Rewrite the stretch of the material from the line containing "In the group" through the end, replacing "purple flower on fabric" with "violet flower on fabric" and leaving everything else unchanged.

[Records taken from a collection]
_____

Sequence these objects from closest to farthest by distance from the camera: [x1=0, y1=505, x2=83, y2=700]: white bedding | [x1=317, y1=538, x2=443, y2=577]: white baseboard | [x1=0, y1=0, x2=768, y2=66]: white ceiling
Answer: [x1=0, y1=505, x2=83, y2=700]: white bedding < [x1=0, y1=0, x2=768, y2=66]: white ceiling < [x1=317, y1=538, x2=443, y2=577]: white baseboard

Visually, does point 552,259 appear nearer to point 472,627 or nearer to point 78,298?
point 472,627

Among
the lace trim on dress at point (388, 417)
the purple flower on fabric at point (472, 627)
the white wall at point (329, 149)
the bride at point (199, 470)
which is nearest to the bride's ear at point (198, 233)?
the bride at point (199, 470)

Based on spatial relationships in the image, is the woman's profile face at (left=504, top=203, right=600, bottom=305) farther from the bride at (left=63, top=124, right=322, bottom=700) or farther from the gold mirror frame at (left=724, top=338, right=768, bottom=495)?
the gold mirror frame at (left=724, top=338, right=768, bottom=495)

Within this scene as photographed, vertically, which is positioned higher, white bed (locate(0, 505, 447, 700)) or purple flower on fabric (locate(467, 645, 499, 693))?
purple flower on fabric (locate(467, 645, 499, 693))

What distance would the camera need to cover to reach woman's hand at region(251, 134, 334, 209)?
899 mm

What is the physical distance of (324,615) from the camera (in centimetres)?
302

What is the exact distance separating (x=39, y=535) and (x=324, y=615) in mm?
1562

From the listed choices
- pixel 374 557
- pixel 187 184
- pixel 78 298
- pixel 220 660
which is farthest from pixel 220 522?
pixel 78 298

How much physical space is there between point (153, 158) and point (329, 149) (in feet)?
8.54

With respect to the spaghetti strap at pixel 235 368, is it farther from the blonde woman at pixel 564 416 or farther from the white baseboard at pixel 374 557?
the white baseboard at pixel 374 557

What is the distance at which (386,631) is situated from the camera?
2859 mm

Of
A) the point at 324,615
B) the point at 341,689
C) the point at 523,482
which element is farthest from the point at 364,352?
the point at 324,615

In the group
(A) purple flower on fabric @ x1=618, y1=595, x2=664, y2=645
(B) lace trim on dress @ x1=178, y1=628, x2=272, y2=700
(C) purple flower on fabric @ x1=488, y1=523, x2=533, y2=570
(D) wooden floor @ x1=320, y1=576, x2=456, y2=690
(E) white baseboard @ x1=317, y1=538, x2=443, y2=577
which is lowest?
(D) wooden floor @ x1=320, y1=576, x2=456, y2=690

_____

## Exercise response:
In the group
(A) violet flower on fabric @ x1=618, y1=595, x2=664, y2=645
(B) lace trim on dress @ x1=178, y1=628, x2=272, y2=700
(C) violet flower on fabric @ x1=488, y1=523, x2=533, y2=570
(D) wooden floor @ x1=320, y1=576, x2=456, y2=690
(E) white baseboard @ x1=317, y1=538, x2=443, y2=577
which is lowest?
(D) wooden floor @ x1=320, y1=576, x2=456, y2=690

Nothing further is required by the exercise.